In qualche caso sì. Le melodie erano già scritte e definite, ma ho accolto spesso suggerimenti o varianti che arrivavano dai cantanti, come ad esempio nelle title track Reborn, cantata da Frank Ranieri, di cui è uscito il lyric video qualche giorno fa. Emanuele Durante ha dato un’impronta molto intensa e dolce a Feel the wind. Mariana Somma in Forever Free ha improvvisato su una parte intermedia etnica, con risultati che ho apprezzato davvero molto. Poi sia lei che Carla Genovese (bravissima interprete anche della quarta traccia, What we got) e Margot Durante, nel finale del brano, con l’aiuto di Alessandro Tino, cantante e direttore di coro, e degli altri cantanti coinvolti, hanno reso i ritornelli finali quasi gospel, un po’ sull’esempio di We are the world, come era poi nelle mie intenzioni, visto anche il tipo di videoclip che ne è venuto fuori. Il brano è diventato un inno alla libertà. 

Un disco come questo che sembra raccogliere una vita, fare un punto, tirare delle somme, quanto ha rimodulato il tuo modo di pensare oggi alla musica?

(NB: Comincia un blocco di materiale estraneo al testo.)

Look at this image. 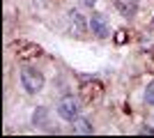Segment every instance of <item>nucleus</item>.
<instances>
[{"mask_svg": "<svg viewBox=\"0 0 154 138\" xmlns=\"http://www.w3.org/2000/svg\"><path fill=\"white\" fill-rule=\"evenodd\" d=\"M81 99H83L88 106H94L103 99V85L99 81H85L81 85Z\"/></svg>", "mask_w": 154, "mask_h": 138, "instance_id": "1", "label": "nucleus"}, {"mask_svg": "<svg viewBox=\"0 0 154 138\" xmlns=\"http://www.w3.org/2000/svg\"><path fill=\"white\" fill-rule=\"evenodd\" d=\"M90 28H92V32H94L99 39H103V37H108V35H110V23H108V19H106V14H101V12L92 14Z\"/></svg>", "mask_w": 154, "mask_h": 138, "instance_id": "5", "label": "nucleus"}, {"mask_svg": "<svg viewBox=\"0 0 154 138\" xmlns=\"http://www.w3.org/2000/svg\"><path fill=\"white\" fill-rule=\"evenodd\" d=\"M78 111H81V106H78V99L74 97V94H67V97L60 99L58 113H60V118H62V120H67V122H74V120L78 118Z\"/></svg>", "mask_w": 154, "mask_h": 138, "instance_id": "3", "label": "nucleus"}, {"mask_svg": "<svg viewBox=\"0 0 154 138\" xmlns=\"http://www.w3.org/2000/svg\"><path fill=\"white\" fill-rule=\"evenodd\" d=\"M152 62H154V55H152Z\"/></svg>", "mask_w": 154, "mask_h": 138, "instance_id": "13", "label": "nucleus"}, {"mask_svg": "<svg viewBox=\"0 0 154 138\" xmlns=\"http://www.w3.org/2000/svg\"><path fill=\"white\" fill-rule=\"evenodd\" d=\"M21 83H23L26 92H30V94H37V92L44 87V76H42L37 69H30V67H26V69L21 72Z\"/></svg>", "mask_w": 154, "mask_h": 138, "instance_id": "2", "label": "nucleus"}, {"mask_svg": "<svg viewBox=\"0 0 154 138\" xmlns=\"http://www.w3.org/2000/svg\"><path fill=\"white\" fill-rule=\"evenodd\" d=\"M129 41V32L127 30H117L115 32V44H127Z\"/></svg>", "mask_w": 154, "mask_h": 138, "instance_id": "10", "label": "nucleus"}, {"mask_svg": "<svg viewBox=\"0 0 154 138\" xmlns=\"http://www.w3.org/2000/svg\"><path fill=\"white\" fill-rule=\"evenodd\" d=\"M67 23H69V30L74 35H85V30H88V23H85V19L81 16L78 9H69L67 12Z\"/></svg>", "mask_w": 154, "mask_h": 138, "instance_id": "6", "label": "nucleus"}, {"mask_svg": "<svg viewBox=\"0 0 154 138\" xmlns=\"http://www.w3.org/2000/svg\"><path fill=\"white\" fill-rule=\"evenodd\" d=\"M145 101L147 104H154V83L147 85V92H145Z\"/></svg>", "mask_w": 154, "mask_h": 138, "instance_id": "11", "label": "nucleus"}, {"mask_svg": "<svg viewBox=\"0 0 154 138\" xmlns=\"http://www.w3.org/2000/svg\"><path fill=\"white\" fill-rule=\"evenodd\" d=\"M140 46H143V51H152V46H154V39H152V35H143V39H140Z\"/></svg>", "mask_w": 154, "mask_h": 138, "instance_id": "9", "label": "nucleus"}, {"mask_svg": "<svg viewBox=\"0 0 154 138\" xmlns=\"http://www.w3.org/2000/svg\"><path fill=\"white\" fill-rule=\"evenodd\" d=\"M74 131H76V133H92L94 129H92V124L85 118H76V120H74Z\"/></svg>", "mask_w": 154, "mask_h": 138, "instance_id": "8", "label": "nucleus"}, {"mask_svg": "<svg viewBox=\"0 0 154 138\" xmlns=\"http://www.w3.org/2000/svg\"><path fill=\"white\" fill-rule=\"evenodd\" d=\"M81 5H85V7H94V5H97V0H81Z\"/></svg>", "mask_w": 154, "mask_h": 138, "instance_id": "12", "label": "nucleus"}, {"mask_svg": "<svg viewBox=\"0 0 154 138\" xmlns=\"http://www.w3.org/2000/svg\"><path fill=\"white\" fill-rule=\"evenodd\" d=\"M14 48H16L14 53H16L19 60H35V58L42 55V48L37 44H32V41H16Z\"/></svg>", "mask_w": 154, "mask_h": 138, "instance_id": "4", "label": "nucleus"}, {"mask_svg": "<svg viewBox=\"0 0 154 138\" xmlns=\"http://www.w3.org/2000/svg\"><path fill=\"white\" fill-rule=\"evenodd\" d=\"M113 7L122 16H134L138 12V0H113Z\"/></svg>", "mask_w": 154, "mask_h": 138, "instance_id": "7", "label": "nucleus"}]
</instances>
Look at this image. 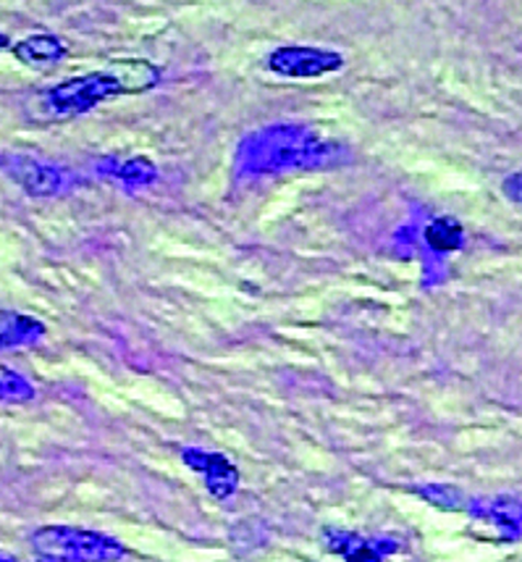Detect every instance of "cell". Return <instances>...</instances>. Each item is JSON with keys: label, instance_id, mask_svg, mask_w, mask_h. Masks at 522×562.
<instances>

Lo ha rimodulato credo abbastanza, perché per me si è trattato dell’apertura di un capitolo nuovo. Faccio l’insegnante di musica e il tastierista, ho suonato in varie formazioni. Con questo disco mi sono dedicato di più alla produzione e alla composizione e ho finalmente dato alla luce canzoni scritte da me, che forse per diversi anni ho trascurato. Spero sia quindi solo l’inizio di un percorso. In conservatorio ho studiato composizione, oltre a brani pop in passato ho composto vari brani strumentali/orchestrali, quindi mi piace molto la dimensione compositiva, a tratti più di quella legata alla performance e all’esecuzione, mi ci sento a mio agio. Mi piacerebbe scrivere per altri, ho già altri brani in cantiere, e spero di iniziare a lavorarci presto. 

E nella scena odierna, che dialogo è in grado di instaurare con le nuove generazioni tremendamente dedite al pop immediato?
Direi che parte delle nuove generazioni non è dedita neanche più al pop più immediato, ma va ancora oltre, verso la trap e simili. Non condanno il genere in sé, ma secondo me è un problema se diventa l’unico tipo di musica che si ascolta, visto l’enorme universo di bella musica esistente, a cui, tra l’altro, le nuove generazioni hanno facilmente accesso. Mi rendo conto che il mio progetto è un’operazione un po’ vintage, lontano dal rap/trap, dal pop moderno, ma anche da altri generi che oggi vanno forte, come l’indie e un certo tipo di cantautorato. Ma sono rimasto fedele a me stesso, e credo che anche se i generi si evolvono e cambiano, ci sarà sempre una parte di pubblico che ricercherà in una canzone quello che secondo me resta l’elemento più importante, ossia la bellezza della melodia, e l’emozione che questa può trasmettere. Questo è il fattore a cui ho cercato di dare più importanza nell’album, anche nei brani più tendenti al rock. È sempre da lì che parto quando scrivo i brani, dalla melodia, poi certamente bisogna darle il vestito giusto, costruire il tessuto ritmico/armonico, il testo e l’arrangiamento che la valorizzino al massimo.